EXCERTO DO TEXTO -
━━━━━━
Os acordos coletivos setoriais nacionais deixam de  formular normas mínimas válidas para todos. Acrescente-se a isso a facto de que passam a cobrir menos relações de trabalho, pois o número de membros de associações patronais e de  sindicatos efetivos  caiu e porque o governo já raramente declara a força legal dos contratos coletivos. Devido à deterioração das relações de forças, as condições de exploração foram profundamente transformadas.

Notamos inclusivamente um maior tempo de trabalho. A média de horas semanais de trabalho reais na Alemanha aumentou de 40 horas em 2003 para 41,1 horas em 2007. [[iv]] Assim, a Alemanha tinha, em 2007, uma semana de trabalho mais longa que a média europeia, mais precisamente em quarto lugar (em 2003, a semana de trabalho ainda estava na média europeia). A semana atual é de 3,3 horas acima da média prevista nos acordos coletivos. Se esses 3 biliões de horas extras, cerca de metade das quais não é paga, fossem eliminados, contar-se-iam 1,7 milhões de postos de trabalho adicionais (Steinrücke 2009, p. 55).
━━━━━━
REGISTOS DO CONJUNTO -
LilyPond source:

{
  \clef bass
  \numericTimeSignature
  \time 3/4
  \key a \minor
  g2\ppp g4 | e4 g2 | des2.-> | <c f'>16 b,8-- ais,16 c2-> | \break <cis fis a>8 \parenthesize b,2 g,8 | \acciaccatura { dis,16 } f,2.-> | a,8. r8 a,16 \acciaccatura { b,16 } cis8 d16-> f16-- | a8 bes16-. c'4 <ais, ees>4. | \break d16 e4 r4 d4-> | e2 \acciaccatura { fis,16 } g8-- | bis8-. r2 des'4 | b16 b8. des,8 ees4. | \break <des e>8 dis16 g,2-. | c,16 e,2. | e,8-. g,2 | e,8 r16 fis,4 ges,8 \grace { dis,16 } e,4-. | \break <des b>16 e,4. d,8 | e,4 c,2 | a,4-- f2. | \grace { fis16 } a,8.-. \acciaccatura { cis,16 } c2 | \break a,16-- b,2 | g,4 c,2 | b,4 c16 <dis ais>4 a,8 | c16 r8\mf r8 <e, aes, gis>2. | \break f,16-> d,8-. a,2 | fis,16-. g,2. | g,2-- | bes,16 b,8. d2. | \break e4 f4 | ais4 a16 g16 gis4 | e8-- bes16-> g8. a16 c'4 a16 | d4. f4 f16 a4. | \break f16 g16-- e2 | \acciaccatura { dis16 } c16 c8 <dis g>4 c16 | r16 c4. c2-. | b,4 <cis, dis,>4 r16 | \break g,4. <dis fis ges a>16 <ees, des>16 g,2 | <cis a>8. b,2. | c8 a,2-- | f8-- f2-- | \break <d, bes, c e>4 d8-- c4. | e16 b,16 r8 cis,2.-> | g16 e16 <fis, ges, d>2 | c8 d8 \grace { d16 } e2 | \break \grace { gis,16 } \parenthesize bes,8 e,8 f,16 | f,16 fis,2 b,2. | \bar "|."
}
━━━━━━
TAREFAS A REALIZAR -
- 1) Responda, com base no excerto sobre o trabalho na Alemanha:
(a) Por que razões os acordos coletivos passam a cobrir menos relações de trabalho?
(b) Quantas horas semanais de trabalho reais se registavam em média na Alemanha em 2007?
(c) Quantos postos de trabalho adicionais se contariam se as horas extras fossem eliminadas?
- 2) Prossiga o excerto sobre o trabalho na Alemanha a partir da última frase apresentada.
O material não tem qualquer relação com o excerto sobre o trabalho na Alemanha.

RESPOSTAS POR TAREFA -
- 1)
(a) Porque o número de membros de associações patronais e de sindicatos efetivos caiu e porque o governo já raramente declara a força legal dos contratos coletivos.
(b) 41,1 horas.
(c) 1,7 milhões.

- 2)
O prolongamento da semana de trabalho é uma rutura pesada no desenvolvimento a longo prazo do capitalismo na Alemanha. A partir do século XIX, a produção de mais-valia absoluta tinha sido gradualmente limitada pela  vitória das lutas sindicais  e isto foi um dos pré-requisitos básicos para a posição dominante no século XX da produção de mais-valia relativa, o desenvolvimento do fordismo e a correspondente transformação da mão de obra.

Desde o fracasso da greve da A IG Metall para a implementação da semana de 35 horas na Alemanha de Leste, em 2003,  não houve nenhuma iniciativa significativa do sindicato  para a redução do tempo de trabalho. A IG Metall teve, na altura, que parar a greve fracassada, porque não conseguiu impor uma pressão suficiente, o que também resultou de insuficiente solidariedade dentro do sindicato. Alguns presidentes de importantes comissões de trabalhadores e sindicais tinham votado durante a luta (!) contra a greve e recusaram o apoio necessário.

Desde então,  reina no sindicato o temor de que seja  colocada na agenda a questão da redução do tempo de trabalho. Os salários reais brutos caíram cerca de 3% entre 2002 e 2007, enquanto os lucros de receita e de capital aumentaram em cerca de 33%. [[v]] Nunca antes os salários reais na RFA tinham caído durante uma fase de expansão económica. Para esta evolução dos salários contribuíram, sem dúvida, a política social do Estado e a política em relação ao mercado de trabalho, em particular, à eliminação dos apoio aos desempregados de longa duração e a redução de facto do apoio a partir de 1.1.2005.

Em vez da indeminização de desemprego com base no lucro segurado foi instituído um montante fixo, o “Arbeitslosengeld II” (popularmente chamado “Hartz IV”) localizado ao nível de assistência social.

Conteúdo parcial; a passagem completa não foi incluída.